Previously, we evaluated the effect of trichostatin A (TSA) on the expression of DNA methyltransferase 1 (DNMT1) in Hepatocellular Carcinoma (HCC). Fragile histidine triad (FHIT) and WW domain-containing oxidoreductase (WWOX) are two of the most common down-regulated genes in many cancers located on chromosome 3p14.2 and 16q23.3-24.1 respectively. The aim of the current study was to assess the effect of TSA on these genes expression, cell growth, and apoptosis in HCC WCH 17 cell. The cells were seeded and treated with TSA at different times. Then, MTT assay, flow cytometry, and qRT-PCR were achieved to determine viability, apoptosis and gene expression respectively. Cell growth was significantly inhibited, 92 to 36% after 24 h, 86 to 28% after 48 h, and 78 to 24% after 72 h. The results of flow cytometry confirmed that TSA increased apoptosis compared to the control group, the apoptosis percentage increased to 12%, 16%, and 18% in comparison to control groups (2%). Significant up-regulation of the genes was observed in all treated groups. We concluded that re-expression of silenced WWOX and FHIT genes could be achieved by TSA resulting in cell growth inhibition and apoptosis induction in WCH 17 cell.
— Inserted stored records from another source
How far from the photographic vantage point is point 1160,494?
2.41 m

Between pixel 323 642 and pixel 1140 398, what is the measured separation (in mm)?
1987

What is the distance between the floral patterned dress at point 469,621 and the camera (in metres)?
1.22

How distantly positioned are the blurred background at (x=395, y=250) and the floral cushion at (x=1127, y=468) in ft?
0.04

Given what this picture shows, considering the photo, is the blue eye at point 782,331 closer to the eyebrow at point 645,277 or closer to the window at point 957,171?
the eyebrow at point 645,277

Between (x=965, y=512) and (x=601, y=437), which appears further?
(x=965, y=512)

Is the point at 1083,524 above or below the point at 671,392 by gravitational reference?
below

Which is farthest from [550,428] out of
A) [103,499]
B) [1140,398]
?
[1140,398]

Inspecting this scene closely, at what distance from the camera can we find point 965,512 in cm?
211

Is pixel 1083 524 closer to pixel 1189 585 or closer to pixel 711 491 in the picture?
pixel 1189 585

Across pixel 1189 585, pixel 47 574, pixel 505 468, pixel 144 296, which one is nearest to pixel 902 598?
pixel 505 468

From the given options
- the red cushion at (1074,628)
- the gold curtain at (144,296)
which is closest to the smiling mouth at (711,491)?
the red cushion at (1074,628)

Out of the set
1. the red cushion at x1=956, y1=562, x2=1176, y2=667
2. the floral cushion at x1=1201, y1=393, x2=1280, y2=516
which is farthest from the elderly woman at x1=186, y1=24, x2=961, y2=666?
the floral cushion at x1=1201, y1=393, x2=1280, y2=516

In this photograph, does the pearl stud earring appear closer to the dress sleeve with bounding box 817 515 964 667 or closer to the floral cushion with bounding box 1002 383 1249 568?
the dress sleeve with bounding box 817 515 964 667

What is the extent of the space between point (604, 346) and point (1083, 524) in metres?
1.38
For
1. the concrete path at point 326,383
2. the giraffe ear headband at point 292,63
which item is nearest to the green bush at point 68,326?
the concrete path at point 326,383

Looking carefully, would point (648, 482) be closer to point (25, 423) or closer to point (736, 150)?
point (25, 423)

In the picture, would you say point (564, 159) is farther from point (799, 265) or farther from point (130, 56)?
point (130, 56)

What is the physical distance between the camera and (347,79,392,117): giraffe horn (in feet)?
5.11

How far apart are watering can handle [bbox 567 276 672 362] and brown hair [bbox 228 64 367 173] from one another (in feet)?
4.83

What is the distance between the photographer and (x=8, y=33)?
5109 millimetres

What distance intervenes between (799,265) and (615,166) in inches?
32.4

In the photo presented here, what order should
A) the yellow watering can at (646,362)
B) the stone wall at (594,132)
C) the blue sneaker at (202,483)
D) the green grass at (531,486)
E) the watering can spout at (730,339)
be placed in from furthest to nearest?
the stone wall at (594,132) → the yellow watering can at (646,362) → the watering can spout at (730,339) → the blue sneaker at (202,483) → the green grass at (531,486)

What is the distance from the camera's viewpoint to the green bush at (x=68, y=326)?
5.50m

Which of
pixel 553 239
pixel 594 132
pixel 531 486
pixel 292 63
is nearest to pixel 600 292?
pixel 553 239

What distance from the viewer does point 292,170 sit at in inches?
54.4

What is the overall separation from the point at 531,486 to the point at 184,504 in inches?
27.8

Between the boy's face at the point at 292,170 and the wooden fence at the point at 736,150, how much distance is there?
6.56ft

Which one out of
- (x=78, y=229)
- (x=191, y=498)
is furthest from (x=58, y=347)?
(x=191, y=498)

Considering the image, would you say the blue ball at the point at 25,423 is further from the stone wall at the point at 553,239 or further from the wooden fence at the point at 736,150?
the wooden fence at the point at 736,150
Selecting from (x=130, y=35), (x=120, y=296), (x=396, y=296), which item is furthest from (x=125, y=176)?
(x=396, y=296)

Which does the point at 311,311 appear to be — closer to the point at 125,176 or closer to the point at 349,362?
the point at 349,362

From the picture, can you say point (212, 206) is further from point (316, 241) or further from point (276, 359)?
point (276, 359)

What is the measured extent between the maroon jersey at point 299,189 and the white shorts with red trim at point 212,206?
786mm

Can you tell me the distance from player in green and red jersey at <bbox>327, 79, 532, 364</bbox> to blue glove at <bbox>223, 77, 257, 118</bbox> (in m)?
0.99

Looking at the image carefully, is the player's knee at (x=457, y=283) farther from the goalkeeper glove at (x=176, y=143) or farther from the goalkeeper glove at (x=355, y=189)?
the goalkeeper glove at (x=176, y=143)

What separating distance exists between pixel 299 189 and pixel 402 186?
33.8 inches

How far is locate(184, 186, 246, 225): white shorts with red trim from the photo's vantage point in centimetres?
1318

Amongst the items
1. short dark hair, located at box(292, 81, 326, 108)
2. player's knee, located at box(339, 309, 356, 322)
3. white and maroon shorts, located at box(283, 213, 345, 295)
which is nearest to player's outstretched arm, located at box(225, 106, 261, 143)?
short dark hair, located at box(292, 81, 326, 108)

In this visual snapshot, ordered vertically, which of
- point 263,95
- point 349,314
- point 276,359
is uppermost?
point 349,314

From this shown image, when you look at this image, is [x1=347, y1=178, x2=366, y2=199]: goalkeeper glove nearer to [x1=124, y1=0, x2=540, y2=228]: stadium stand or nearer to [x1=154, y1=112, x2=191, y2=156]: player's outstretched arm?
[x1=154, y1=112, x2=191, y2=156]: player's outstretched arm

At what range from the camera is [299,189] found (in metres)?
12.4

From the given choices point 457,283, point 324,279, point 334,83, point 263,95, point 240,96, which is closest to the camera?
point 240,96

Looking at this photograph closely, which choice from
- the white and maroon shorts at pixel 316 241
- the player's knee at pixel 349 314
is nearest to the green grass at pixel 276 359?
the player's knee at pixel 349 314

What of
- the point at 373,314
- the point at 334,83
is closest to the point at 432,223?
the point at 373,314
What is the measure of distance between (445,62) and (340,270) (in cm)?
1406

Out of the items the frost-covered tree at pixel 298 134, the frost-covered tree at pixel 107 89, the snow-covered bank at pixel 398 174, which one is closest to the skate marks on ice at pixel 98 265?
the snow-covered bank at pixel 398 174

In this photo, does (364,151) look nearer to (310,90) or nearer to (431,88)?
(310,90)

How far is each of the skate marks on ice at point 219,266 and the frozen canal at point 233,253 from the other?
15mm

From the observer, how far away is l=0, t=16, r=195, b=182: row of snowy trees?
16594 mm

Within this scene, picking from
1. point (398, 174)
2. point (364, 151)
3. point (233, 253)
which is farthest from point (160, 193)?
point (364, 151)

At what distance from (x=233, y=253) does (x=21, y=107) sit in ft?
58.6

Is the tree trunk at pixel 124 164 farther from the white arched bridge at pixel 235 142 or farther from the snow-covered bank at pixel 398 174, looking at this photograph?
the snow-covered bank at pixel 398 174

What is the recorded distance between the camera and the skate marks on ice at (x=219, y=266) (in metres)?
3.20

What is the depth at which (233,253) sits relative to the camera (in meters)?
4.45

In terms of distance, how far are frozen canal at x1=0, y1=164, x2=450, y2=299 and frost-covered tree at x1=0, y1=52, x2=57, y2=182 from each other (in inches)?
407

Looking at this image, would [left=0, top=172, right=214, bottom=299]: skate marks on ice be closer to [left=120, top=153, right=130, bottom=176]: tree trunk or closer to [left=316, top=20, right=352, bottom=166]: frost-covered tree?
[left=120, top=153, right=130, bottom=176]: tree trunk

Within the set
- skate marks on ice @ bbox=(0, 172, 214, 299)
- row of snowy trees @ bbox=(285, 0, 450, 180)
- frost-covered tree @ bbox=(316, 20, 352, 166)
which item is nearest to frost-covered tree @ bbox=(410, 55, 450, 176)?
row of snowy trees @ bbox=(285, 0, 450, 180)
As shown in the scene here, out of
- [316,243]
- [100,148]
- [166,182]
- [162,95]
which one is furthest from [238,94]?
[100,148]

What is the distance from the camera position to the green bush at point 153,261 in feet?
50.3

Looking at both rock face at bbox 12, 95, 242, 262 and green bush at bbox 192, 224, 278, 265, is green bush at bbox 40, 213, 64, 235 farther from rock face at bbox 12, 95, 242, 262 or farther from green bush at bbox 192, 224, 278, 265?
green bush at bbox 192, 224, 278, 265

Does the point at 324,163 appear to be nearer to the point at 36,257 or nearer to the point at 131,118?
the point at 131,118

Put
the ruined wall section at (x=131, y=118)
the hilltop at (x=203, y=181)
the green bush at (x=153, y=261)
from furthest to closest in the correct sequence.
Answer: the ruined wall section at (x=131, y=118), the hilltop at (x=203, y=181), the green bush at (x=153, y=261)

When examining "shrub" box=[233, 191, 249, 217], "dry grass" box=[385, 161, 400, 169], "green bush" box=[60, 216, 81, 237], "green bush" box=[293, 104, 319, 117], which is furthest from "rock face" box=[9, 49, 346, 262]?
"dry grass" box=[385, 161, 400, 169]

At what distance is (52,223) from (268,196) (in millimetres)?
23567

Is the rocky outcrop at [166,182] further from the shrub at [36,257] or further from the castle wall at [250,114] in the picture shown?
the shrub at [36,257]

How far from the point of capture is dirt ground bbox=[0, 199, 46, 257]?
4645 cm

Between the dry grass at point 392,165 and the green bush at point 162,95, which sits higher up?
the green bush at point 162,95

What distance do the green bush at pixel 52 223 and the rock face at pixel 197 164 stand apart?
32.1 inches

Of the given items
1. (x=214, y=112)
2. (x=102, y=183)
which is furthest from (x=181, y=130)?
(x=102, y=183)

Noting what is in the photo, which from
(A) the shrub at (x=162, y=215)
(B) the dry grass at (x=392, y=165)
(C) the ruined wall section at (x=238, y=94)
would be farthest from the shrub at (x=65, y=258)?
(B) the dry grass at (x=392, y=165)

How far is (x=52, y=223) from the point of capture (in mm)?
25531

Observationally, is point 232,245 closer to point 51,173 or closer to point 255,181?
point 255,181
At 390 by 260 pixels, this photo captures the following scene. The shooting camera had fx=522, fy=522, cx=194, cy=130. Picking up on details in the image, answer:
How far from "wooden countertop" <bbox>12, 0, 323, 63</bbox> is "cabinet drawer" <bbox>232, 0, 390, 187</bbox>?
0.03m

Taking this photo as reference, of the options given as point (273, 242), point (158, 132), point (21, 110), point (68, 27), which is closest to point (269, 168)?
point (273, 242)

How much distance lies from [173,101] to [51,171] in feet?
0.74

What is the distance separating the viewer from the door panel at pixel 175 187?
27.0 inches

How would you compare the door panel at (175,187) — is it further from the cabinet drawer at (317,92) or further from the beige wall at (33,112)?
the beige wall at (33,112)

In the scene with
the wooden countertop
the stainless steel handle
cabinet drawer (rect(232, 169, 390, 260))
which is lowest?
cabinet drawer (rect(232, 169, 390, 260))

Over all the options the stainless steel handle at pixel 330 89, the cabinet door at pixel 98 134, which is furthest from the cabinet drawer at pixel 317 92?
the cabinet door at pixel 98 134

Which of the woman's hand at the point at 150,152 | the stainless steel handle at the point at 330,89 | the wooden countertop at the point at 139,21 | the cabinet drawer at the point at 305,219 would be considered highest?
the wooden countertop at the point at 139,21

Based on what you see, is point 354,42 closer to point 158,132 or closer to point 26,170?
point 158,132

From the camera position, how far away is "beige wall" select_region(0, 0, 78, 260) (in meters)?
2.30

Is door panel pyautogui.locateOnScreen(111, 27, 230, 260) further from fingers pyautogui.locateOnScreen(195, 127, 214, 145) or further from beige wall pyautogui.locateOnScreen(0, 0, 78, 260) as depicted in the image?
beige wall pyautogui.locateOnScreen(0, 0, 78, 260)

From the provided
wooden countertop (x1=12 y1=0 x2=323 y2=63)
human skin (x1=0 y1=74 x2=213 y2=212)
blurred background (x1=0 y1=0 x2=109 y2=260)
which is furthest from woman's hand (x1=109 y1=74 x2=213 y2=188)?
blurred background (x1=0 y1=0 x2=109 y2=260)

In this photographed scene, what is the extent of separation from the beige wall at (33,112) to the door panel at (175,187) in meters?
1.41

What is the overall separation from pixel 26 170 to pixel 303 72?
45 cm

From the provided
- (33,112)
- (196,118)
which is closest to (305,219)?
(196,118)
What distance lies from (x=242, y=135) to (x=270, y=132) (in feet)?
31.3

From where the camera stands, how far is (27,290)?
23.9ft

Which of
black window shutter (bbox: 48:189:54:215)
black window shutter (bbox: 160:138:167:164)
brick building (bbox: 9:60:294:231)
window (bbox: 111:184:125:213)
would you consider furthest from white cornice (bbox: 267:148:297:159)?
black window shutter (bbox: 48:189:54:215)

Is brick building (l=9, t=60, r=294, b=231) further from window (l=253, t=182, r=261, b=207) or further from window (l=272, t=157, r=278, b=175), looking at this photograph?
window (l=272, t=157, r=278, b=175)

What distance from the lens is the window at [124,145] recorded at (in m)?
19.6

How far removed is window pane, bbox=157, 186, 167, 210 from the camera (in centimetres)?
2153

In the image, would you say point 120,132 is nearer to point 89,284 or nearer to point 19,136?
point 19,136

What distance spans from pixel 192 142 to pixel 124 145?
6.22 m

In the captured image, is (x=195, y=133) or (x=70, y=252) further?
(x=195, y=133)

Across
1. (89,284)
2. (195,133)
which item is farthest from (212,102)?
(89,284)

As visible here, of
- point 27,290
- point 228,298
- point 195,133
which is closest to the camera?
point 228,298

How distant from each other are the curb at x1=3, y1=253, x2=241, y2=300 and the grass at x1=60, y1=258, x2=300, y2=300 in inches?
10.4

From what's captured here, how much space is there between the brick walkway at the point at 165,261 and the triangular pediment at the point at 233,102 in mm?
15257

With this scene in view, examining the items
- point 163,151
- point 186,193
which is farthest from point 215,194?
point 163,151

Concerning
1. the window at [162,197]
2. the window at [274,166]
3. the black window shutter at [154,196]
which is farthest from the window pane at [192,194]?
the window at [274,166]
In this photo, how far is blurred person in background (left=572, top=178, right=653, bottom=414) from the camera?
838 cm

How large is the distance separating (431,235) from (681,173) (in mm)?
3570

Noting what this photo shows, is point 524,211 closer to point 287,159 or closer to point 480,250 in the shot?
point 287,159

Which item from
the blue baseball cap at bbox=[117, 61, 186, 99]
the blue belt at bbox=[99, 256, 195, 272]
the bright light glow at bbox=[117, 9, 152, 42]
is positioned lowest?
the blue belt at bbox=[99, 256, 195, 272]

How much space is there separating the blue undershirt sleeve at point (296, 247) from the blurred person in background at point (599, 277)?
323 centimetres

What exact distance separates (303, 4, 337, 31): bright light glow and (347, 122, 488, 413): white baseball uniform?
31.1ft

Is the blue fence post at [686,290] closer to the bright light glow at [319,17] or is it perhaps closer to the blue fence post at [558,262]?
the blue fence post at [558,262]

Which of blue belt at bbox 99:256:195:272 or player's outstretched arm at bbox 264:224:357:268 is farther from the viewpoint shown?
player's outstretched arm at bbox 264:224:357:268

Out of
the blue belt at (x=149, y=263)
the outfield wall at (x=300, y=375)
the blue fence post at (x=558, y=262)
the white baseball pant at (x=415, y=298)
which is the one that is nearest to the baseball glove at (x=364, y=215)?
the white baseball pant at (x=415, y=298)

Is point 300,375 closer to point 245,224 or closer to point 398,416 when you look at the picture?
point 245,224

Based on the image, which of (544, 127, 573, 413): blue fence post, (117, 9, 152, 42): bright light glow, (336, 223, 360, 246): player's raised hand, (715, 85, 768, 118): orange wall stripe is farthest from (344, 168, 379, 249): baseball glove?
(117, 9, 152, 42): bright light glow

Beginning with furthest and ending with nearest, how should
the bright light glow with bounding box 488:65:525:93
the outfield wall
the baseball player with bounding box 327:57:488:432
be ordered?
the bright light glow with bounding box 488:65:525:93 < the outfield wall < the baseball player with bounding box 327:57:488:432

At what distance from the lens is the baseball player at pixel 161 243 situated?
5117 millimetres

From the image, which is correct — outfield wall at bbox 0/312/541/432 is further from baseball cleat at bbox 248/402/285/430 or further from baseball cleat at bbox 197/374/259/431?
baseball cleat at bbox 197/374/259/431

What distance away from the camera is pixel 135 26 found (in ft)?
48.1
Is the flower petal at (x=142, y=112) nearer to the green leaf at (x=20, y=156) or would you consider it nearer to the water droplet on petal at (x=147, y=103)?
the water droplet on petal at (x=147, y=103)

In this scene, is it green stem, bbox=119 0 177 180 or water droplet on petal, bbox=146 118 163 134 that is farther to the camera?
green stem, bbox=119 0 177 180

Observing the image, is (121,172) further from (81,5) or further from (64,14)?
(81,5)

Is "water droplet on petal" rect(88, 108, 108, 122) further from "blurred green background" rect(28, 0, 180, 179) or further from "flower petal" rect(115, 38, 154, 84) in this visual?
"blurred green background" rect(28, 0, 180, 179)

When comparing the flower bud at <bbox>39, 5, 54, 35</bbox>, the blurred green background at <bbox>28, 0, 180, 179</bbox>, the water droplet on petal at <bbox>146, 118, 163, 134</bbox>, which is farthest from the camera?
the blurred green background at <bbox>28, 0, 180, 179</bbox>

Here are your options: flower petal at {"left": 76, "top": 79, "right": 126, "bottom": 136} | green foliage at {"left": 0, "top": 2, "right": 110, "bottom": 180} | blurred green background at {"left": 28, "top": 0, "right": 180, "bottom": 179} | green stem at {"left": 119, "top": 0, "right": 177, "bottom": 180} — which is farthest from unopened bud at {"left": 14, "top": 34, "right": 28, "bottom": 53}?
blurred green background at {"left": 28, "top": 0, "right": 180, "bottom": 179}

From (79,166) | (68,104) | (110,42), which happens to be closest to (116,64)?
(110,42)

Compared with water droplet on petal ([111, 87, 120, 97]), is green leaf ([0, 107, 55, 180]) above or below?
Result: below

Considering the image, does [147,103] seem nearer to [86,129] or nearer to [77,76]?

既往本课题组已评估曲古抑菌素A（trichostatin A, TSA）对肝细胞癌（Hepatocellular Carcinoma, HCC）细胞中DNA甲基转移酶1（DNA methyltransferase 1, DNMT1）表达的影响。脆性组氨酸三联体（Fragile histidine triad, FHIT）与含WW结构域的氧化还原酶（WW domain-containing oxidoreductase, WWOX）是多种恶性肿瘤中最常见的两种下调基因，二者分别定位于染色体3p14.2与16q23.3-24.1区域。本研究旨在评估TSA对HCC WCH 17细胞中上述基因表达、细胞增殖及细胞凋亡的影响。将细胞接种后，采用TSA进行不同时长的处理。随后分别通过MTT实验（MTT assay）、流式细胞术（flow cytometry）与实时定量反转录PCR（qRT-PCR）检测细胞活力、细胞凋亡水平及基因表达情况。细胞增殖受到显著抑制：处理24小时后抑制率区间为92%~36%，48小时后为86%~28%，72小时后为78%~24%。流式细胞术结果证实，与对照组相比，TSA处理可诱导细胞凋亡：对照组凋亡率为2%，而TSA处理组的凋亡率分别升至12%、16%与18%。所有TSA处理组中，目标基因均出现显著上调表达。本研究结论表明，TSA可重新激活沉默的WWOX与FHIT基因，进而抑制WCH 17细胞的增殖并诱导其凋亡。